Sejarah dan biogeografi
Dalam kurun waktu jutaan tahun, sebaran maupun letak daratan dan lautan selalu mengalami pergeseran dan pergerakan. Dengan ukuran kerak bumi setebal 36 km membungkus mantel bumi setebal 3.000 km. Sementara mantel bumi itu sendiri berupa cairan pekat serta panas yang terus bergejolak, yang mengelilingi inti bumi (setebal 3.300 km). Pada masa Pleistosen beberapa para ahli memperkirakan bahwa pernah terjadi hubungan “land bridge” antara beberapa pulau di Indonesia yang memungkinkan berlangsungnya percampuran antara fauna khas Asia dan fauna khas Australia di Pulau-pulau tersebut. Sebagai contoh. Dipostulasikan bahwa pada masa ini, suatu jenis babi yang khas telah mencapai Sulawesi melalui Kalimantan dan akhirnya berevolusi sebagai apa yang kita kenal sebagai Babirusa, yang merupakan hewan endemik Sulawesi. Geologi Kepulauan Indonesia serta Filipina pada umumnya, dan Indonesia Timur pada khususnya, termasuk yang paling rumit di dunia. Sejarah pembentukan Kepulauan Indonesia telah bermula semenjak 200 juta tahun silam. Ketika itu, di dunia ini hanya terdapat dua benua berukuran raksasa, yaitu Laurasia (yang terdiri atas Amerika Utara, Eropa, dan sebagian besar benua Asia) di belahan bumi Utara, dan Gondwana (terdiri atas Antartik, Australia, India, Amerika Selatan, Selandia Baru, dan Kaledonia Baru serta sebagian Asia Timur dan Tenggara) dibelahan bumi Selatan. Sekitar 160 juta tahun yang lalu, pada akhir masa Jura, terjadi fenomena pelebaran dasar lautan sehingga fragmen Asia Tenggara (termasuk Sumatera, Semenanjung Malaysia, Birma/Myanmar, Kalimantan, dan Sulawesi Barat) terdorong ke Utara, terpecah dari Australia dan Irian/Nugini di ujung Timur laut Gondwana. Semenjak masih bergabung dengan Gondwana sampai sekarang, fragmen Asia Tenggara tersebut selalu berada di permukaan laut, sehingga berfungsi sebagai Kapal Nabi Nuh AS yang membawa flora dan fauna khas Gondwana. Di antara 160 juta sampai 100 juta tahun yang lampau, fragmen Asia Tenggara ini “mengapung” dan terisolasi di Samudera Tethys, lautan kuno yang luas, yang terletak di antara Laurasia dan Gondwana (Audley-Charles, 1987).

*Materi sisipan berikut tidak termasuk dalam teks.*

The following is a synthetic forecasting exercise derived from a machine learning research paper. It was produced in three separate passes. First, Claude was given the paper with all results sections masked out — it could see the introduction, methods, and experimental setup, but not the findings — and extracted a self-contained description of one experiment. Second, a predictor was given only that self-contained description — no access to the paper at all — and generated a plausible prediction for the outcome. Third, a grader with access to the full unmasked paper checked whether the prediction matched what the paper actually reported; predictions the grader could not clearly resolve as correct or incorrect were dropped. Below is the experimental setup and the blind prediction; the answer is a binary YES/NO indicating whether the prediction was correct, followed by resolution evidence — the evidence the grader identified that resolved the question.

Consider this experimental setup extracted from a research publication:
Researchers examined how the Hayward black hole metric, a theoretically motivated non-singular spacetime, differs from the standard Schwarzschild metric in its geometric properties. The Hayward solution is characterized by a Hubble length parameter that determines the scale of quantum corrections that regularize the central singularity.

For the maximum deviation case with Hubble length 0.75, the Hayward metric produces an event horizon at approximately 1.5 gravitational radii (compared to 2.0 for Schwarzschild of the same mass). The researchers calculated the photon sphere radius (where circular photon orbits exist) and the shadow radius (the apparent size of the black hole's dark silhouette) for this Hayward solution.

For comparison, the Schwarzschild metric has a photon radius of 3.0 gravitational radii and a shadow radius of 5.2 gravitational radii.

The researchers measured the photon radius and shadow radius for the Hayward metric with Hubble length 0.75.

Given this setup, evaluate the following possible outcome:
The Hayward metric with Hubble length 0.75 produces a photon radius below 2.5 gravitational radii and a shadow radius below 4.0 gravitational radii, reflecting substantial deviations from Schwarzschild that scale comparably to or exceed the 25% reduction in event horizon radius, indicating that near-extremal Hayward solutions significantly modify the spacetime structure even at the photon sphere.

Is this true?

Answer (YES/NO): NO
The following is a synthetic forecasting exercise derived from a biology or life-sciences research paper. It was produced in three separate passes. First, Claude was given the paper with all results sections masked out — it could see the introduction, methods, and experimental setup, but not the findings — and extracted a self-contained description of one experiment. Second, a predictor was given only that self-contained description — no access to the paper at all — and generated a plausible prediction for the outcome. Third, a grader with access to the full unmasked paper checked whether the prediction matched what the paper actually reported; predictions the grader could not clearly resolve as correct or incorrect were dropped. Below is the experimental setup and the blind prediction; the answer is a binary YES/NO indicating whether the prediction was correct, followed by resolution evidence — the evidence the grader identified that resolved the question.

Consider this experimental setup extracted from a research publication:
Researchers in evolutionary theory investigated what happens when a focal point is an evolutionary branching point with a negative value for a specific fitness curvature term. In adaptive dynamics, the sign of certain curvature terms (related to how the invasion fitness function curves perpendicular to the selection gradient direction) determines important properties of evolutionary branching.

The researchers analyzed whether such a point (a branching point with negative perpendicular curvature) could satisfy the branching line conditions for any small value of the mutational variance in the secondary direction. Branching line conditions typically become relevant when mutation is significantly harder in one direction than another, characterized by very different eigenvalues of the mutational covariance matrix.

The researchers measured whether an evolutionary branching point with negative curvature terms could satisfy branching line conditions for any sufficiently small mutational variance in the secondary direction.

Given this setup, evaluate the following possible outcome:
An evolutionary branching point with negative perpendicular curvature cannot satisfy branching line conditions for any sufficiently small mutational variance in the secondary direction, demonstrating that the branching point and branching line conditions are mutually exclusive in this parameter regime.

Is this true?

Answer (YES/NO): YES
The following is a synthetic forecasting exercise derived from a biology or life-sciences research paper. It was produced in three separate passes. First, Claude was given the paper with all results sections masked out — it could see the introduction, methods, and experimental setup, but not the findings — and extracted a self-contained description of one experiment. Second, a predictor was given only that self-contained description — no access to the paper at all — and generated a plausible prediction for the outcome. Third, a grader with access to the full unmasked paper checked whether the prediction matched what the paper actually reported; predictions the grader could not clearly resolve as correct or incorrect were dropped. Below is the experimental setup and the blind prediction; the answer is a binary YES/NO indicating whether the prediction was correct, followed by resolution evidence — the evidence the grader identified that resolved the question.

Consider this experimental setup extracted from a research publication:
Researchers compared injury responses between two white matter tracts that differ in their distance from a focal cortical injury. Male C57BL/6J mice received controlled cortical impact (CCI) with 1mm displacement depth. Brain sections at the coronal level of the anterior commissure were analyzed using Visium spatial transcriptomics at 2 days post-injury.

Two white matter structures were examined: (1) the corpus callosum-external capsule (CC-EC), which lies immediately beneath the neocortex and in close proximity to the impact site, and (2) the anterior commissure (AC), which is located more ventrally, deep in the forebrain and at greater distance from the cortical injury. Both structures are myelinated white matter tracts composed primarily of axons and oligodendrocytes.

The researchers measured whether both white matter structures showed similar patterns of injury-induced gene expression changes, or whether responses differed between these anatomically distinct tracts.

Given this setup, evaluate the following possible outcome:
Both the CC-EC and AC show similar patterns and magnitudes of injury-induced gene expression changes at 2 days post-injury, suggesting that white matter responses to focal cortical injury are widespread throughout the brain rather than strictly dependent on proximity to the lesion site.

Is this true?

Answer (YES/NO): NO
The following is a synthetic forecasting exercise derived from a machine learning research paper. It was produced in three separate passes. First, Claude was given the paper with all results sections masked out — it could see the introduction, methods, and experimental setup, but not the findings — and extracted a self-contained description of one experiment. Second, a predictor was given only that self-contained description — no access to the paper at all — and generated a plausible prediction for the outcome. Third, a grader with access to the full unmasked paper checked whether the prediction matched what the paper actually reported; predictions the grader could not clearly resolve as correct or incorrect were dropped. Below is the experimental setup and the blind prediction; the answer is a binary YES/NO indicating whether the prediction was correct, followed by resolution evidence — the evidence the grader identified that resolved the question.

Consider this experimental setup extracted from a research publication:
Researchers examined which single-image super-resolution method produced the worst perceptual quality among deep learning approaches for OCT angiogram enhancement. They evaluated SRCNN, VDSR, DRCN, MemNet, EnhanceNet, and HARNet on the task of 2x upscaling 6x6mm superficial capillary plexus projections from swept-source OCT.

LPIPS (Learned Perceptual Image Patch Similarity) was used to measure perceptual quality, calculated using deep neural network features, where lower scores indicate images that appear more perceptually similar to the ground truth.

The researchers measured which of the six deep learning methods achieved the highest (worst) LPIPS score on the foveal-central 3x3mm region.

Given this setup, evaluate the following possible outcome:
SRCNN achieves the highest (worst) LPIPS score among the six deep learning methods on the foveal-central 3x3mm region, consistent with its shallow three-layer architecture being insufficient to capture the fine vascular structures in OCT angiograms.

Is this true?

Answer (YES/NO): YES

Bagaimana Hubungan Geologi dan Ekologi dengan keanekaragaman Hayati?
Daratan dan laut-laut di Indonesia membentuk kekayaan tumbuhan dan hewan yang paling beragam di dunia. Iklim Tropis, posisi geografis yang melingkar di antara Asia dan Australia telah menghasilkan area fauna dan flora yang tidak dapat dibandingkan. Di Kepulauan Indonesia terdapat lebih dari 1.500 spesies burung, 500-600 jenis mamalia, 8.500 jenis ikan, 40.000 jenis pohon dan sejumlah bentuk-bentuk kehidupan lainnya dalam jumlah yang sangat banyak.
1.      Pengaruh ukuran pulau dengan kekayaan jenis
Menurut teori biogeografi pulau, jumlah spesies yang tercakup pada pulau yang diberikan akan ditentukan oleh angka imbang antara rata-rata kepunahan local dan rata-rata imigrasi. Pulau yang berukuran 10 kali lebih besar akan mempunyai spesies dua kali lebih banyak. Rata-rata imigrasi berhubungan dengan tingkat isolasi pulau. Pulau-pulau yang jauh dari benua akan mempunyai spesies yang lebih sedikit. Sedangkan, pulau besar relative mempunyai keanekaragaman yang lebih tinggi disbanding pulau kecil. 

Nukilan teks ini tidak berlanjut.